## START

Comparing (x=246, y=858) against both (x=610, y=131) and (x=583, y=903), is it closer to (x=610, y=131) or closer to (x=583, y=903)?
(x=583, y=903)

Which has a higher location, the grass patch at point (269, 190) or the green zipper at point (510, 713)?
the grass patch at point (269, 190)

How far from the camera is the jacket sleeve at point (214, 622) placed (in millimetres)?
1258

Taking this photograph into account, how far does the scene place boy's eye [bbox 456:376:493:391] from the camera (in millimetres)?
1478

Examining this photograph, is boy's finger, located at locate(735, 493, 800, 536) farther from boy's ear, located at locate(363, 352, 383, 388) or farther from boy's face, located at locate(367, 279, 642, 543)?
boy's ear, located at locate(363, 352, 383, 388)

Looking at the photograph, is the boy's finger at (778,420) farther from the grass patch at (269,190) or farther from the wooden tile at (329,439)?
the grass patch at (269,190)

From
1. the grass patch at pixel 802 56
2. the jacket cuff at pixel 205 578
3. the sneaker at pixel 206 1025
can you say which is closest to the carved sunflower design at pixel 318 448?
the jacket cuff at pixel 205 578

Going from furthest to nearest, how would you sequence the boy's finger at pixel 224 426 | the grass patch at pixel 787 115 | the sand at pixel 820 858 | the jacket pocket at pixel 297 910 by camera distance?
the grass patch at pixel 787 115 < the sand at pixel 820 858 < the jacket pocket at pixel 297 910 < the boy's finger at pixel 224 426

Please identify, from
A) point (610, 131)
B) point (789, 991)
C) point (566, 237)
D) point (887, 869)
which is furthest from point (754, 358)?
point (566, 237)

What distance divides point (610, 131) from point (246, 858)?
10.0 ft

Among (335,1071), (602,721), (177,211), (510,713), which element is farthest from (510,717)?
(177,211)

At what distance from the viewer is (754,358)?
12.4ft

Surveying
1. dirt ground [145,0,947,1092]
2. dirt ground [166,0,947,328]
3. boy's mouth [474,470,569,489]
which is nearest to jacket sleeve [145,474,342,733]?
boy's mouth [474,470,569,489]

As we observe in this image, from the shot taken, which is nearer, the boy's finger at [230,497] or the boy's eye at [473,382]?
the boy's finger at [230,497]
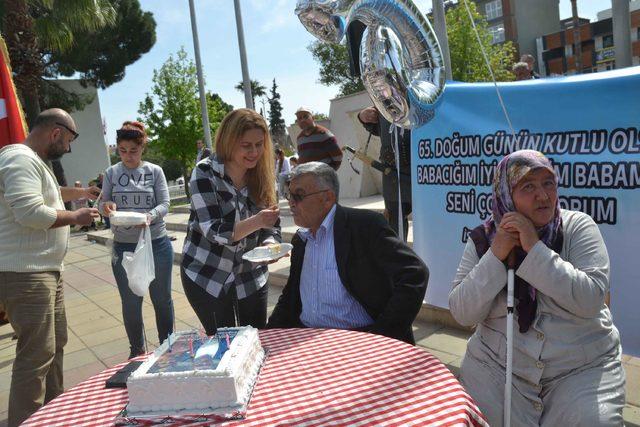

## END

SET EXERCISE. Recast the lines above, from the line containing "As we observe" through the last line, as a numbered list without blank lines, and leave the pictures out.

OUTPUT FOR THIS EXERCISE.
1. As we observe in this image, from the shot taken, which is nearer, the boy's finger at [230,497] or the boy's eye at [473,382]?
2. the boy's finger at [230,497]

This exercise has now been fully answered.